Ela me mostrou a tela do celular, onde havia uma foto de nuvens laranja-amareladas se dissolvendo num tufo de outras azul-arroxeadas em meio a uma massa de prédios altos, grandes, indiferentes. Uma bela pintura psicodélica, bem Vitória mesmo.

A imagem era a visão do apartamento dela em São Paulo. Vitória tinha largado o direito pra seguir o coração, que pulsava por um palco desde nem quando ela mesma percebia isso. De todas as várias coisas que admiro nela, a que se destaca é isso de se jogar de cara e, se quebrar, sacudir a poeira depois.

Eu me preparava pra certeira viagem astral que ela faria ali na minha frente, com as palavras e o sotaque acentuado.

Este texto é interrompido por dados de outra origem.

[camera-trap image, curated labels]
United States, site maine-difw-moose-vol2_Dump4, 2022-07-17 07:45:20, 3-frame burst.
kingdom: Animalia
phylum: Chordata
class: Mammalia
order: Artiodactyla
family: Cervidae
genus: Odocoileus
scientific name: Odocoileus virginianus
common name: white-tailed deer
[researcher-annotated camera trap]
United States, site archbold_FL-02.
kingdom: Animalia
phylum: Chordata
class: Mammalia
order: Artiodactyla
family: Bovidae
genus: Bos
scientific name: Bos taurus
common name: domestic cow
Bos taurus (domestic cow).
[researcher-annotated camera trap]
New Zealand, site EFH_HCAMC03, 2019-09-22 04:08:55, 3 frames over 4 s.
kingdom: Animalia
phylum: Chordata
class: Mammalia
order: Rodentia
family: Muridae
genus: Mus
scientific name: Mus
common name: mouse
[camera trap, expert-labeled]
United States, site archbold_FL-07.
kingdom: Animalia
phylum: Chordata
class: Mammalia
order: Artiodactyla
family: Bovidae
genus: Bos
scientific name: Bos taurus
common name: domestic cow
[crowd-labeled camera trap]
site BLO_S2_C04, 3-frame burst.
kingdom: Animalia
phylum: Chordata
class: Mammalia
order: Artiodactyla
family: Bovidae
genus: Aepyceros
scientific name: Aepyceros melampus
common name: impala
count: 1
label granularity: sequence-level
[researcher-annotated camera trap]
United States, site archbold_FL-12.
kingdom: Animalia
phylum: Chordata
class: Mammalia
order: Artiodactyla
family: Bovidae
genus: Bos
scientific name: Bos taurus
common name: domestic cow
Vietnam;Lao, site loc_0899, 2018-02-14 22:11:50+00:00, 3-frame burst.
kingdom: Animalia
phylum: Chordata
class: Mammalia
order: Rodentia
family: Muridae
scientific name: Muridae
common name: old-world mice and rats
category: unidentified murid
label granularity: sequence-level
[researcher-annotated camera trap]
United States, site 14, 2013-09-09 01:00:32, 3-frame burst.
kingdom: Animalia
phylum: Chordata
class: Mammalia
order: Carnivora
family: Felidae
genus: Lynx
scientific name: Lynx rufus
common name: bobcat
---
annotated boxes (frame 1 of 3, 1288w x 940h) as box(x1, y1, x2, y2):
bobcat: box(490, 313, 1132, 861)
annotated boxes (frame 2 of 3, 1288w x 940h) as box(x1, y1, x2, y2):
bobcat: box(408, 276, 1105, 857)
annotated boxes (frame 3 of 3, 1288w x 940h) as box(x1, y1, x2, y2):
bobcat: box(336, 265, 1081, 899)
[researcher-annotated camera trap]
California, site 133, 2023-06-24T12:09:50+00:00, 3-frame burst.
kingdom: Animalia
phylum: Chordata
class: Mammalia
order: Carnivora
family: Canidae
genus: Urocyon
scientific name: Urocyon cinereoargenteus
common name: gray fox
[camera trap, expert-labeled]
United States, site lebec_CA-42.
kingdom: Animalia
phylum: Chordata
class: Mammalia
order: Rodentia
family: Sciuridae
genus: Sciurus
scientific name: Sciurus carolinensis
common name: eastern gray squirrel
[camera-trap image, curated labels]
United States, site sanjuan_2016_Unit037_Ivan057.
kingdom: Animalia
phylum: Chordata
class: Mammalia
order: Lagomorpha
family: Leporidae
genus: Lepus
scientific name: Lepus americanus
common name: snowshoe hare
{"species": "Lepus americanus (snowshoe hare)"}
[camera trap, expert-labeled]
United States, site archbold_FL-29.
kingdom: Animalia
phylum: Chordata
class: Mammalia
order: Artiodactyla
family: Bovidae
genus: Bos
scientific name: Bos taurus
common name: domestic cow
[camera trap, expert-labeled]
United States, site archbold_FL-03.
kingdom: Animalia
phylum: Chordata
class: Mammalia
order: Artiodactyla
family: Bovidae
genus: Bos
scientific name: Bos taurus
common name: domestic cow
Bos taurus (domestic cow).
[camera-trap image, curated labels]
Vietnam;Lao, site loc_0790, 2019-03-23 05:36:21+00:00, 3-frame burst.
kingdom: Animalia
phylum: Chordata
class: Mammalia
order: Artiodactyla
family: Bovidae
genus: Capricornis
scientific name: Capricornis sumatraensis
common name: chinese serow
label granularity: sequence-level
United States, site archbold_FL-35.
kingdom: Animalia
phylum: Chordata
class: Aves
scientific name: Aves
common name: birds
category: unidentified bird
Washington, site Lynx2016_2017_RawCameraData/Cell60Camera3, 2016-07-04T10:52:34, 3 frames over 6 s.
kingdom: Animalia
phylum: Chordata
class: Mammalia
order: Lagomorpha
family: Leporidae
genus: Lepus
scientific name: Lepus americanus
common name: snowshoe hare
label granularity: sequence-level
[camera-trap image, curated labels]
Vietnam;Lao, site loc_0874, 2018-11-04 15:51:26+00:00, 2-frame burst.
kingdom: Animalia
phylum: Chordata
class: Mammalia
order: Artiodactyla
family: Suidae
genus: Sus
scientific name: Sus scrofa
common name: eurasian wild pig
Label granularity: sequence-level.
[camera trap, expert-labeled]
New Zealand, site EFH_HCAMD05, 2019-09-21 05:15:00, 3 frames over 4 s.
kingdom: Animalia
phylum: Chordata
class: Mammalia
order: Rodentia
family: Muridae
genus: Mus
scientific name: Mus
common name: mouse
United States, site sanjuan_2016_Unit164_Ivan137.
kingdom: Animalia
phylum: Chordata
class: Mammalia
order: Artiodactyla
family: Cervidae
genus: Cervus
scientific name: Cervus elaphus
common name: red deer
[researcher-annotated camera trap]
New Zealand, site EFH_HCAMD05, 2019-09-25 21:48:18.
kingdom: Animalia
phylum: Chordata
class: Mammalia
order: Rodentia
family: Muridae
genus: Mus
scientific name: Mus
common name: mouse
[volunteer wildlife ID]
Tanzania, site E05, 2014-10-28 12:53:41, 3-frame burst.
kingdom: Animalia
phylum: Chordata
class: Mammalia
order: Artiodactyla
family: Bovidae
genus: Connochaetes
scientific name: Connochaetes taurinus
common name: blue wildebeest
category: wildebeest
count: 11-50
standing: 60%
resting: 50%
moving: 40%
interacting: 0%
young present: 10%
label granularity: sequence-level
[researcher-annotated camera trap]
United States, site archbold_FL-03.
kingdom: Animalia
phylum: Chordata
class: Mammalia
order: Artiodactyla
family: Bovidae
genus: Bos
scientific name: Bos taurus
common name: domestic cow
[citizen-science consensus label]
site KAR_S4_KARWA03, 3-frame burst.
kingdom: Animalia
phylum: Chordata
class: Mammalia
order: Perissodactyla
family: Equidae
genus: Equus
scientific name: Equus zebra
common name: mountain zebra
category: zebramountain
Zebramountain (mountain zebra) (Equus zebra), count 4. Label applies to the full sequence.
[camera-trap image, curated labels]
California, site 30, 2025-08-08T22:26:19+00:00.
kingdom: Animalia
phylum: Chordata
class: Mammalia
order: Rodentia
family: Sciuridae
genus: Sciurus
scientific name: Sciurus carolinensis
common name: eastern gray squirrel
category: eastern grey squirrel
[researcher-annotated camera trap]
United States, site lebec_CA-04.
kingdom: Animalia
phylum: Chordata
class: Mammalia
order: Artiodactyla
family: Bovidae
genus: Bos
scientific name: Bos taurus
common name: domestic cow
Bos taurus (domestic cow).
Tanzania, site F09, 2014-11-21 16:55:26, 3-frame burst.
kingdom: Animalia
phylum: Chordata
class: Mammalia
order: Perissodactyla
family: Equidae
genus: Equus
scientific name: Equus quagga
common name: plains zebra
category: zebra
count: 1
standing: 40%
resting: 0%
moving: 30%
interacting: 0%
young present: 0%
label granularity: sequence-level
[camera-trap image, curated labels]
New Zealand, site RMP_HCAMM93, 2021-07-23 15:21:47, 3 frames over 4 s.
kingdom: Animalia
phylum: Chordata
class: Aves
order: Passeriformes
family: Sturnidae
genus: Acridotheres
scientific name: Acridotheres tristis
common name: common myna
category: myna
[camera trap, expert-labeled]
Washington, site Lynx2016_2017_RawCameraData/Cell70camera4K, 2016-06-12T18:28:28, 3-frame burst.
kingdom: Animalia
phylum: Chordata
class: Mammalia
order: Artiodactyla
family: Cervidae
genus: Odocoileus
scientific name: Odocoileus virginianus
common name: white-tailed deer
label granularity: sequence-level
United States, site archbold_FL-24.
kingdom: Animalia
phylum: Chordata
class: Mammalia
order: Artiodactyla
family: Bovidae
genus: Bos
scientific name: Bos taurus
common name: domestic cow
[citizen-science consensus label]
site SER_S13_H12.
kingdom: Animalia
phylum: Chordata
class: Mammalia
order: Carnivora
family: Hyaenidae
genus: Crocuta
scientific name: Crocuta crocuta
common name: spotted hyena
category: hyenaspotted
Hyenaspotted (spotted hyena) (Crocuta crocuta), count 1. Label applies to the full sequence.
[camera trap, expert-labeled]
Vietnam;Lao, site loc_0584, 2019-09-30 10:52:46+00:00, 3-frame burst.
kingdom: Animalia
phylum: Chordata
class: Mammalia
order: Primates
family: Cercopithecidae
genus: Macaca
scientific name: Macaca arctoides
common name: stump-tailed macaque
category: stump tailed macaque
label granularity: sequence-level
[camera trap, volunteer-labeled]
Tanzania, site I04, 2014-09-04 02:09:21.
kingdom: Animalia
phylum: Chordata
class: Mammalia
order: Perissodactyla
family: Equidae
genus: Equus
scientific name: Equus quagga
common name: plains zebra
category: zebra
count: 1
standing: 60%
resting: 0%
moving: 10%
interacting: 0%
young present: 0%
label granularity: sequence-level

— Num é lindo, Ninha? Parece... parece que o sol tá fugindo, deixando uns rastros de fogo enquanto, atrás, o resto do céu todim tenta engolir essa bola. Uma boca grande, de cores frias. O sol se afogando, tu percebe? Parece algo bom sendo engolido por uma melancolia temporária. Mas passa, amanhã tem sol de novo, que engole essa melancolia e essa melancolia engole o sol e assim se passam os dias. Tu percebe que cada pôr-de-sol tem tons diferentes? Tipo a vida, um dia de cada. O sol parece uma noiva correndo do altar, o rabo do vestido se arrastando pelo tapete.

— Que metáfora triste.

— Triste? — Assenti, era estranho ouvir Vitória falar de melancolia. Às vezes parecia que não existia tempo ruim pra ela, toda cheia de energia. Essa intensidade se revelava tanto na personalidade extrovertida quanto no físico: cabelos volumosos, cacheados, claros mas vívidos e a voz, ah, a voz... forte e rouca, porém doce.

— É, tipo... Se o sol é a noiva, a lua é o noivo. Quando um entra, o outro sai, é sempre assim. Esse, esse escuro que engole o sol parece uma eterna esperança, uma frustração cósmica. A noiva tá lá, prestes a ser tocada; a lua vem, mas traz a escuridão e, quanto mais ela se aproxima, mais a própria escuridão dissolve a luz do sol. Os eclipses parecem encontros casuais, se toparam por aí pela vida, se olharam, tchau e benção, até o próximo reencontro. Mas nunca ficam juntos.

— Mulher, eu nem pensei nisso, oxe. Só me veio à cabeça essa imagem da noiva pra comparar, tu que tá endoidando aí, criando causo! — Tive que rir, muito tempo na companhia dela tava me passando as pirações. — Mas, ó, se isso te consola, te digo que pelo menos o sol tem a companhia das nuvens brancas de manhã e a lua tem a das estrelas de noite.

— Mas eles num ficam juntos — fiz biquinho sem perceber.

— Ô, minha pinxeja — disse ela, com a voz infantilizada enquanto pressionava levemente meu queixo entre o polegar e o indicador — fica tisti não. Às vezes a vida é assim merm, num é pra se ficar.— Ela disse enquanto retirava os dedos do meu rosto, apoiando as duas mãos atrás do próprio tronco, sobre o pano no qual sentávamos. Vitória olhou reflexiva pro céu, pro outro lado — Existem outras possibilidades no mesmo céu, de acordo com o horário. A lua é iluminada pelo sol, talvez esse seja o jeito certo dos dois se amarem.

Suspirei, já tava ficando condoída pela lua. Lembrei de todas as vezes que sofri por amor. Uma bad pior que a outra, dramática do jeito que sou, sempre vou ao fundo do poço nessas ocasiões.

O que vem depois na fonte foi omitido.